Noosphere89 comments on The Field of AI Alignment: A Postmortem, and What To Do About It

Noosphere89 1 Jan 2025 17:21 UTC
4 points
0
- Think about what has been most productive in reducing AI risks so far? My short list would be:
  The proposed SB 1047 legislation.
  The short statement on AI risks
  Frontier AI Safety Commitments, AI Seoul Summit 2024, to encourage labs to publish their responsible scaling policies.
  Scary demonstrations to showcase toy models of deception, fake alignment, etc, and to create more scientific consensus, which is very very needed
I’d probably add AI control to this list, as it’s a method to use AIs of a specific capability range without AIs escaping even assuming misalignment of AIs.
Unusually relative to most AI governance people, I think regulation is most helpful in cases where AI alignment succeeds by a combination of instruction following/personal intent alignment, but no CEV of humanity occurs, and CEV alignment only occurs some of the time (and even then, it’s personal CEV alignment), which I think is the most plausible world right now.

Stored items
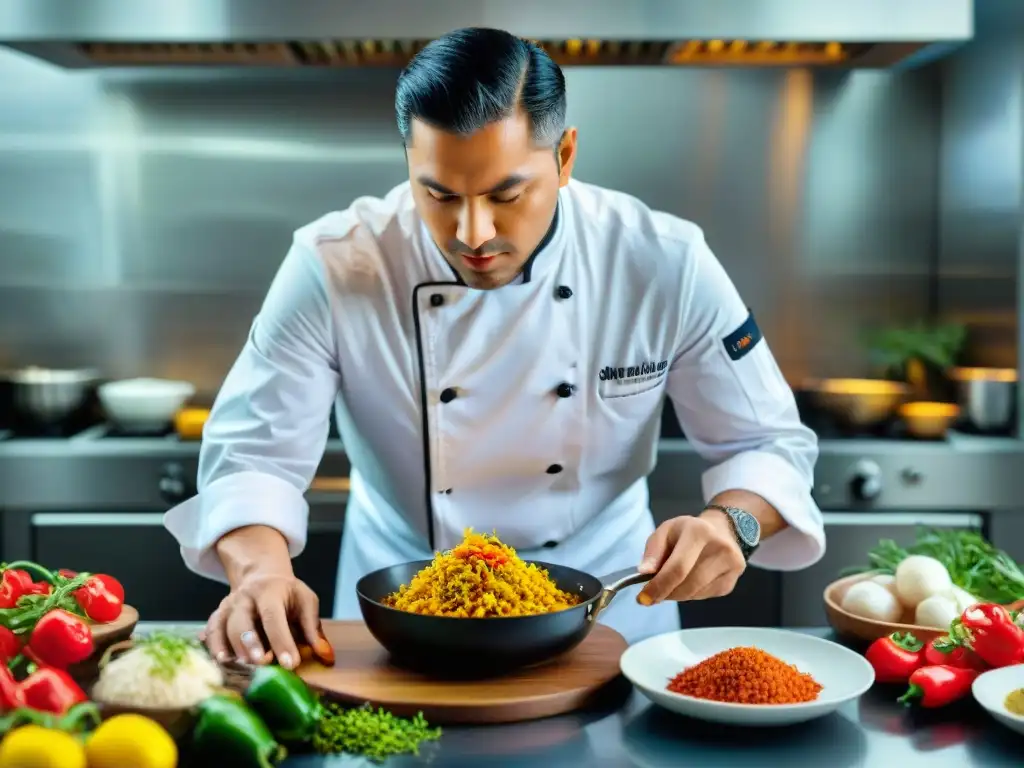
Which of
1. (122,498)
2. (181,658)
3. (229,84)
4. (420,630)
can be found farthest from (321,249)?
(229,84)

Task:
Answer these about the comment on the AI alignment postmortem:
(a) Which proposed legislation appears first on the short list?
(b) Which summit is named with the Frontier AI Safety Commitments?
(c) What does the commenter say they would probably add to the list?

Response to this task:
(a) SB 1047
(b) The AI Seoul Summit 2024
(c) AI control